* THE EXERCISE *
Pull out, word for word, everything from the line containing "How should the" down to the line containing "the green grass at [left=0, top=0, right=200, bottom=128], the", including both of those lines.

* STORED DATA *
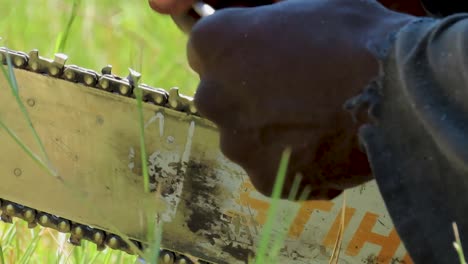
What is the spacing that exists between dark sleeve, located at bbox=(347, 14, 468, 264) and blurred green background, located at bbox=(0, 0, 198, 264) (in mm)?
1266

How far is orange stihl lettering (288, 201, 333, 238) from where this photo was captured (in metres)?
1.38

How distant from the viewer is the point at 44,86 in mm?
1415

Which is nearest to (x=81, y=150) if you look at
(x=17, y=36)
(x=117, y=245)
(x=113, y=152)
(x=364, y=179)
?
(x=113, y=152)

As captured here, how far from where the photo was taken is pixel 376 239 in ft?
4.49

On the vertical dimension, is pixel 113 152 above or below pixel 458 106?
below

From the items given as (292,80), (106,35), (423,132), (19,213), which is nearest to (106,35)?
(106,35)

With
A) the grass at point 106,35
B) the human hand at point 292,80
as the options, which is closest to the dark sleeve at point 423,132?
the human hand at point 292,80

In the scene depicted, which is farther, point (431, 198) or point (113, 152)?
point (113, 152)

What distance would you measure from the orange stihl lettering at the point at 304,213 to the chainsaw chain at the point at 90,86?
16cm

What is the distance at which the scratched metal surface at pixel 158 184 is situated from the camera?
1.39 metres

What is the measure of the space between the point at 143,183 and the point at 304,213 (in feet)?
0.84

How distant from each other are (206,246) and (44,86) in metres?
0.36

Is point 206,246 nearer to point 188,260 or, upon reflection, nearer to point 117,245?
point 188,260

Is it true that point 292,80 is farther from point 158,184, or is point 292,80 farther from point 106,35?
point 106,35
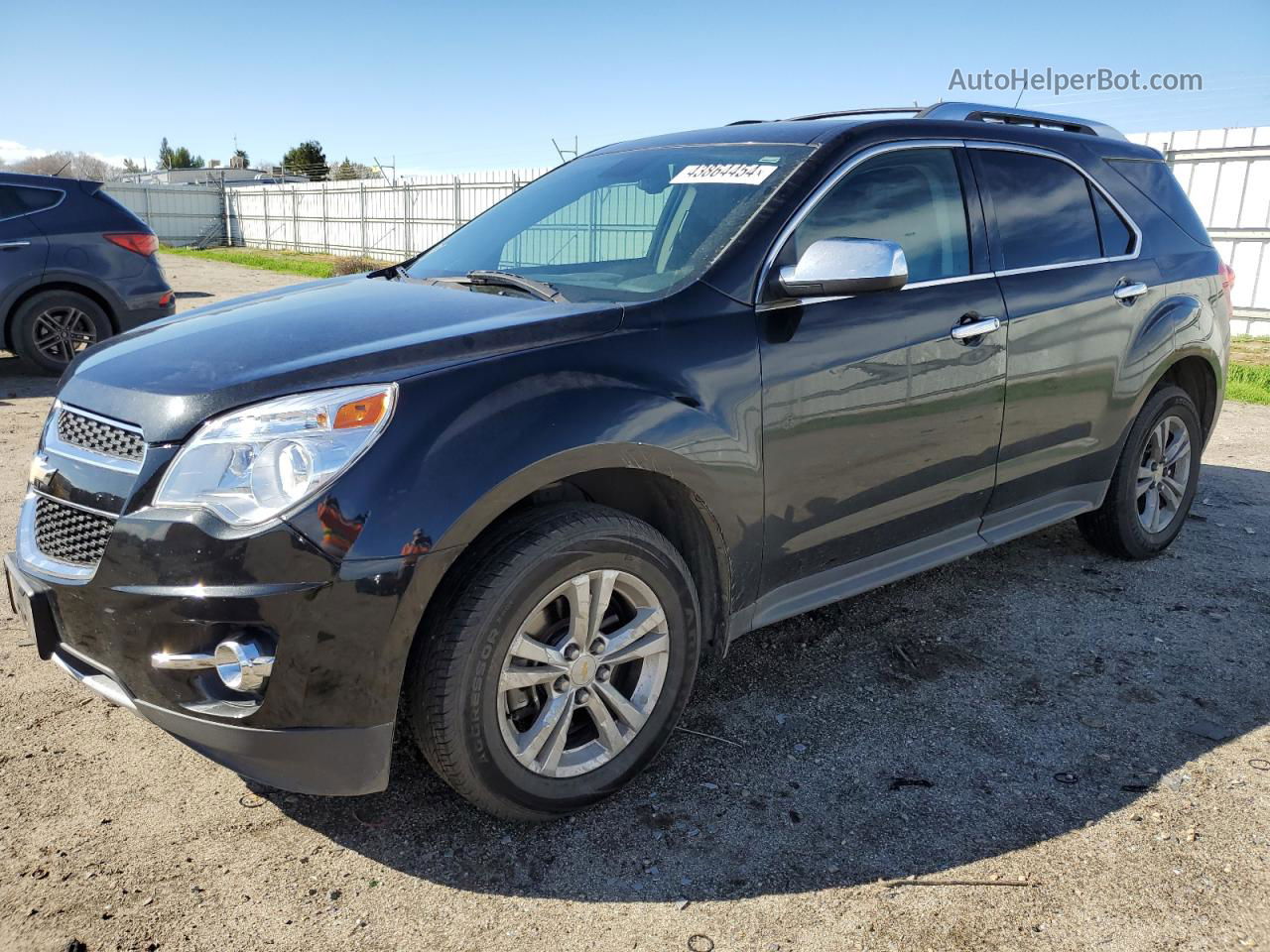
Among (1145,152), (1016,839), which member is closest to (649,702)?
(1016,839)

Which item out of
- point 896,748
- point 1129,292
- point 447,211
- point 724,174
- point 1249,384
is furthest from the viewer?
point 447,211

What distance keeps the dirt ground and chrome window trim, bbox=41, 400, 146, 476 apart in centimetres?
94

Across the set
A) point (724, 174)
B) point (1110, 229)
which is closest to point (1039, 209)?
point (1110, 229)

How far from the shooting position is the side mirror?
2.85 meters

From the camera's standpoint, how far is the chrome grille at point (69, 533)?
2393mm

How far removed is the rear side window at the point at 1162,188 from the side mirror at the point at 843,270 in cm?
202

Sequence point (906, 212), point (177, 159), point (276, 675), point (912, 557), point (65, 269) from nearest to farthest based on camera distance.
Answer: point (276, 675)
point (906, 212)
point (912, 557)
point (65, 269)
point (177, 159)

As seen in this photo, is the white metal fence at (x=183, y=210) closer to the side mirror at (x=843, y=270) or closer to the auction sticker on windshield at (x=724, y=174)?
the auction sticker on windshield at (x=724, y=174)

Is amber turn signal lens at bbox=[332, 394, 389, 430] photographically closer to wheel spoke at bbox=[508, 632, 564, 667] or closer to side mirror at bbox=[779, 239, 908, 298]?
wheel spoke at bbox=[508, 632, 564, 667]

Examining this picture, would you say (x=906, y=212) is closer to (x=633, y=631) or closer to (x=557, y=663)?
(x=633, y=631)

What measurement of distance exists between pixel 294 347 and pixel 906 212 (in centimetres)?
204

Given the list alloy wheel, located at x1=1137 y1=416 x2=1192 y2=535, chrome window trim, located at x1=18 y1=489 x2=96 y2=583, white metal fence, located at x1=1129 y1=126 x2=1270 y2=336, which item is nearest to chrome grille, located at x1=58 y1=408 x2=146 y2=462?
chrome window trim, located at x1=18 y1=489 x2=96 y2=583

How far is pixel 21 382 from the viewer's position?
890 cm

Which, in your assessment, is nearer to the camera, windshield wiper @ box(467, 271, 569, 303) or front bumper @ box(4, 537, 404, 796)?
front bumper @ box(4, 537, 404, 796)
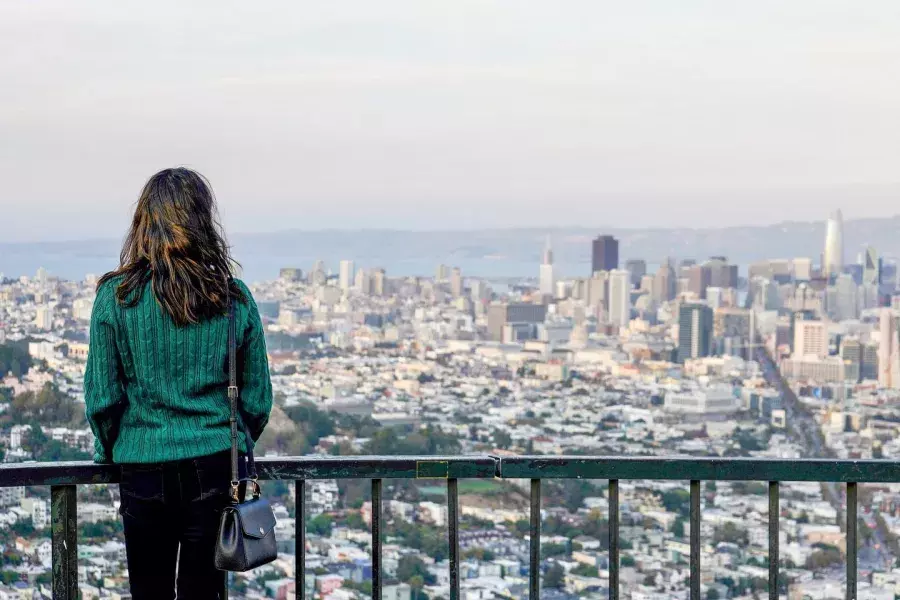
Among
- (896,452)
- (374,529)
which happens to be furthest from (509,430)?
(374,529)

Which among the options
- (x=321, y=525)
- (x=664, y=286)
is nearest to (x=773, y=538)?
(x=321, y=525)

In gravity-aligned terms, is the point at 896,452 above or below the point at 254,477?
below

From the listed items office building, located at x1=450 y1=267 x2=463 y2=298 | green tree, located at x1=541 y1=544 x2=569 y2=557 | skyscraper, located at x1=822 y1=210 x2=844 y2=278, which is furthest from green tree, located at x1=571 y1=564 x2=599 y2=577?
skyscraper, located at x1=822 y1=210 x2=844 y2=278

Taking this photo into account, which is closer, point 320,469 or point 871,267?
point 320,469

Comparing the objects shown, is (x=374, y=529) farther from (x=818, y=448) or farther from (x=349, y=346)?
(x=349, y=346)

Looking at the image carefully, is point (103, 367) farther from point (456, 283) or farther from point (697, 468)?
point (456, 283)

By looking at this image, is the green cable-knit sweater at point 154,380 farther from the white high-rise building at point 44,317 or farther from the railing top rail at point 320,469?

* * *

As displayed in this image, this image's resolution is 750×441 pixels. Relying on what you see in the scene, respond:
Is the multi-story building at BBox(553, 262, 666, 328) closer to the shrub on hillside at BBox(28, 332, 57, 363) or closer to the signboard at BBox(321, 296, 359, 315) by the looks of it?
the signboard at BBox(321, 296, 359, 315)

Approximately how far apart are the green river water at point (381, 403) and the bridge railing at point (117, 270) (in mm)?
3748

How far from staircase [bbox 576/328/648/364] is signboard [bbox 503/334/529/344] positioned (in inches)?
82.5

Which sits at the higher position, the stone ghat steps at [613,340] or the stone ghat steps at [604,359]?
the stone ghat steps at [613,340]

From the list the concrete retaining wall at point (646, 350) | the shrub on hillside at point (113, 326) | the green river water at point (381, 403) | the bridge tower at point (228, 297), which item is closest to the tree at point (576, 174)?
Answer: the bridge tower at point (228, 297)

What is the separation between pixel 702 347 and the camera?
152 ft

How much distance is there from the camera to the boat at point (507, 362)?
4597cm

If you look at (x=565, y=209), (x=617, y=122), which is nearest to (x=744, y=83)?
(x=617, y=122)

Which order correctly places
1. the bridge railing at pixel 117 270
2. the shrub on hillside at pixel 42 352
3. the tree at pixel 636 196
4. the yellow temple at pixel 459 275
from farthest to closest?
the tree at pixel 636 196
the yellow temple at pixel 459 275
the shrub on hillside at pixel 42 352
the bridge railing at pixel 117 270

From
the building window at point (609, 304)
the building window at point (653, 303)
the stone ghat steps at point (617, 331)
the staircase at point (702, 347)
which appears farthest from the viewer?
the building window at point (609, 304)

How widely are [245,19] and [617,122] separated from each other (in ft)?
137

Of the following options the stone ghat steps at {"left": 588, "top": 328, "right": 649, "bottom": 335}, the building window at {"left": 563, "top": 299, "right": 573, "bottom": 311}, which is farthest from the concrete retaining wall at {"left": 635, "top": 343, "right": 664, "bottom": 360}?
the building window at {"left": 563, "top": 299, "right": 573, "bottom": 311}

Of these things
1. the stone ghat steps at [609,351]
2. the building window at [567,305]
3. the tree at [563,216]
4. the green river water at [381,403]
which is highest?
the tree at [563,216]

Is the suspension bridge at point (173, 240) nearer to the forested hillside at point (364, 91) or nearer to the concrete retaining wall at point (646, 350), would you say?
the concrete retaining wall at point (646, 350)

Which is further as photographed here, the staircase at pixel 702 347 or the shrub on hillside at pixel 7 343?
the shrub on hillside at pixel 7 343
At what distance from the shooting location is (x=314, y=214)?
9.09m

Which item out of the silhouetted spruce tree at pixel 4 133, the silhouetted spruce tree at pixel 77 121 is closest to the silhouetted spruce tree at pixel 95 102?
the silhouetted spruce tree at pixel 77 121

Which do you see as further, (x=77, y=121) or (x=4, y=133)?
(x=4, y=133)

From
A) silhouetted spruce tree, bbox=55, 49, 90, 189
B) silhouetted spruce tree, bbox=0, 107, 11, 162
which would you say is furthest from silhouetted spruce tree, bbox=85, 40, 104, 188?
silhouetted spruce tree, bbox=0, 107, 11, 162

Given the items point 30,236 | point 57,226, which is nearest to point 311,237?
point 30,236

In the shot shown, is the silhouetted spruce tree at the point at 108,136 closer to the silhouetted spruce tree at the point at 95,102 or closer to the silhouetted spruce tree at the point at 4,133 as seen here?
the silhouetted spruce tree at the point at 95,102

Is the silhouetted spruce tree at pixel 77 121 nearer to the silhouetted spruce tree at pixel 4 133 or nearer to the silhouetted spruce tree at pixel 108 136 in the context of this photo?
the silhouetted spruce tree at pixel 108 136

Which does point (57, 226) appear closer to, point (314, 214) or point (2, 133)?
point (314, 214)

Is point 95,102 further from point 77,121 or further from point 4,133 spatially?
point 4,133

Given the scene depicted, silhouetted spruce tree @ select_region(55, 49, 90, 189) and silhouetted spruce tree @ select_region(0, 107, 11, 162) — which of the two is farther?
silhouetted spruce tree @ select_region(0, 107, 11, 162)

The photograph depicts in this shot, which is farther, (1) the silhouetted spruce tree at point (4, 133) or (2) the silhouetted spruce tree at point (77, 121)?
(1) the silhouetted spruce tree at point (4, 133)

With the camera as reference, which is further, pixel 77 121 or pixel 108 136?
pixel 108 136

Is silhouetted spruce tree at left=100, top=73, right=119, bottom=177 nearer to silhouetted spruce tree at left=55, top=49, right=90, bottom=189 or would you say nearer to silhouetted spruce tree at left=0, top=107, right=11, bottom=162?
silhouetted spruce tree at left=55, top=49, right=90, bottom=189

--

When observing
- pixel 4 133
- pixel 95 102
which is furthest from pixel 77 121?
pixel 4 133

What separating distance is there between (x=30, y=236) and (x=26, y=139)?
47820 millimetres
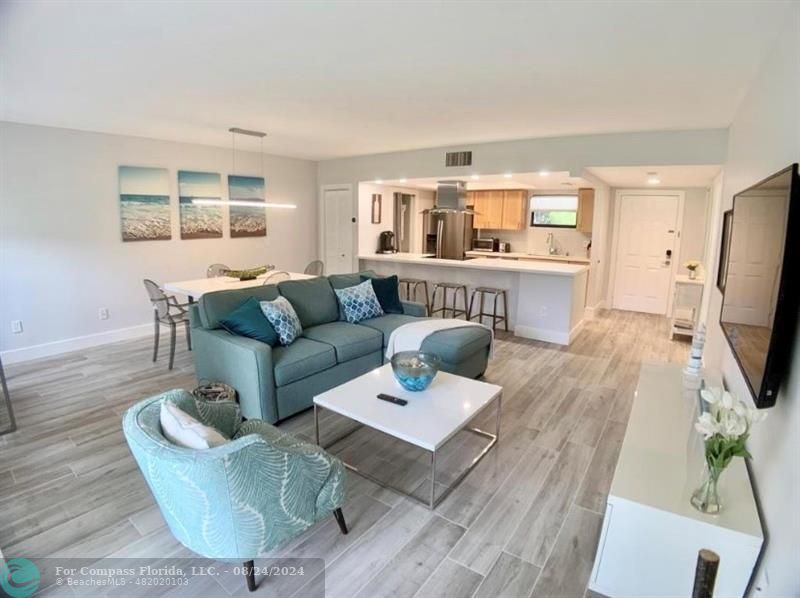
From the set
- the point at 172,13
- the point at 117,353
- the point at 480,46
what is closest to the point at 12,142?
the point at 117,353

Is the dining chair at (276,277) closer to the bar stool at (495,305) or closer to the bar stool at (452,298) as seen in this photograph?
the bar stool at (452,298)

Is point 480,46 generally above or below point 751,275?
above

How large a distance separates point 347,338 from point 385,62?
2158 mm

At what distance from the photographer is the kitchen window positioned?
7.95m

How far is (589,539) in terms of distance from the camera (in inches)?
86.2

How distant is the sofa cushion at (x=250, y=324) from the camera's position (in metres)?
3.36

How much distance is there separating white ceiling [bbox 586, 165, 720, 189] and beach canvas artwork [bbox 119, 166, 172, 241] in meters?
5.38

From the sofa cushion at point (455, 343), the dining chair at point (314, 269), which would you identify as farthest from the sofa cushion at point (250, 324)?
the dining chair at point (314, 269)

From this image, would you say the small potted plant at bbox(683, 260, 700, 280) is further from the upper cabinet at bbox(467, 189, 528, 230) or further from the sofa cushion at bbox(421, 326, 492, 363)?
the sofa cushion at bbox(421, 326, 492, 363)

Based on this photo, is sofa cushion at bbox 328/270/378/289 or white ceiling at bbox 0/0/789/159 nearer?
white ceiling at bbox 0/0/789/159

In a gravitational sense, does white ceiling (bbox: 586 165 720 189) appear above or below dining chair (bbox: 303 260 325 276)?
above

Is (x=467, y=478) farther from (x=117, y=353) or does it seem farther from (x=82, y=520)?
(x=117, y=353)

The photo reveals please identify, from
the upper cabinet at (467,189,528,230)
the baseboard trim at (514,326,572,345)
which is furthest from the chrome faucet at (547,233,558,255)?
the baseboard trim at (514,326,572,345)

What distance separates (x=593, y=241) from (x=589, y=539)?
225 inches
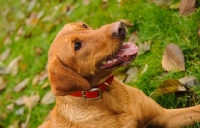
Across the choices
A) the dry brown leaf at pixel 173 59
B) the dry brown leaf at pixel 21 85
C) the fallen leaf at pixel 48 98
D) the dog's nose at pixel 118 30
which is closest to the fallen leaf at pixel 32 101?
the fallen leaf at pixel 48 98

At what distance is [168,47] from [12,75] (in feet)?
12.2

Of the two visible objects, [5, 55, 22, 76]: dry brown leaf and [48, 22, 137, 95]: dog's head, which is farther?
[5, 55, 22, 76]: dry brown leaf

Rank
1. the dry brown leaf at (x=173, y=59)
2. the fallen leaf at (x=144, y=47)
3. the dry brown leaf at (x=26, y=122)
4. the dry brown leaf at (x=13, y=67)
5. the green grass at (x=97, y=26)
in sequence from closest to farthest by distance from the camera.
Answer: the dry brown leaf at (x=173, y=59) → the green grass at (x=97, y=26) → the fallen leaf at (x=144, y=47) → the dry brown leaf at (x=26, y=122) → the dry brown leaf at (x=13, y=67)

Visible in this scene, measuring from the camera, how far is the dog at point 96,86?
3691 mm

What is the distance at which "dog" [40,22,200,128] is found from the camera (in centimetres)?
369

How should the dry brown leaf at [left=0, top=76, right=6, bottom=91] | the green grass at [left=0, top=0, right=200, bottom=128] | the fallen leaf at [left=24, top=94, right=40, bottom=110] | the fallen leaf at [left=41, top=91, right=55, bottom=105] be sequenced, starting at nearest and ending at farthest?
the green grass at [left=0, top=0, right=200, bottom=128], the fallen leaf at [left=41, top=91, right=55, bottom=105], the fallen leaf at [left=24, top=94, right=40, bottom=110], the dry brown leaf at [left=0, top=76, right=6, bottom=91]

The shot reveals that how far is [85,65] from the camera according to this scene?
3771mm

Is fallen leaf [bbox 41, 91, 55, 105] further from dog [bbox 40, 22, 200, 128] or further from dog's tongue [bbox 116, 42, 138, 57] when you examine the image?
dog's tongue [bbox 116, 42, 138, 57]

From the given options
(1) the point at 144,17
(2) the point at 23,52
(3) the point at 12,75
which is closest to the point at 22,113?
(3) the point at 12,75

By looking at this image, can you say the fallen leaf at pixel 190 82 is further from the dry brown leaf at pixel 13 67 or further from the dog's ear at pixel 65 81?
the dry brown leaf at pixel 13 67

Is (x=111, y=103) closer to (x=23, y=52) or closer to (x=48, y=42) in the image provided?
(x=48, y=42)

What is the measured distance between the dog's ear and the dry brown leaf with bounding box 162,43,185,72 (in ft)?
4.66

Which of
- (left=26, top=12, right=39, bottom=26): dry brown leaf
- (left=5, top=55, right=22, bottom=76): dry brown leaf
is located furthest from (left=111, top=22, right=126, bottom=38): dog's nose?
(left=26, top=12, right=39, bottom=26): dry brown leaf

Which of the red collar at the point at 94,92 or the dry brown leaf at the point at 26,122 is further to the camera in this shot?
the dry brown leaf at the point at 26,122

* ANSWER TO THE EXERCISE *
How should the dry brown leaf at [left=0, top=76, right=6, bottom=91] | the green grass at [left=0, top=0, right=200, bottom=128] | the fallen leaf at [left=24, top=94, right=40, bottom=110] | the fallen leaf at [left=41, top=91, right=55, bottom=105] be sequenced, starting at nearest and ending at farthest?
the green grass at [left=0, top=0, right=200, bottom=128], the fallen leaf at [left=41, top=91, right=55, bottom=105], the fallen leaf at [left=24, top=94, right=40, bottom=110], the dry brown leaf at [left=0, top=76, right=6, bottom=91]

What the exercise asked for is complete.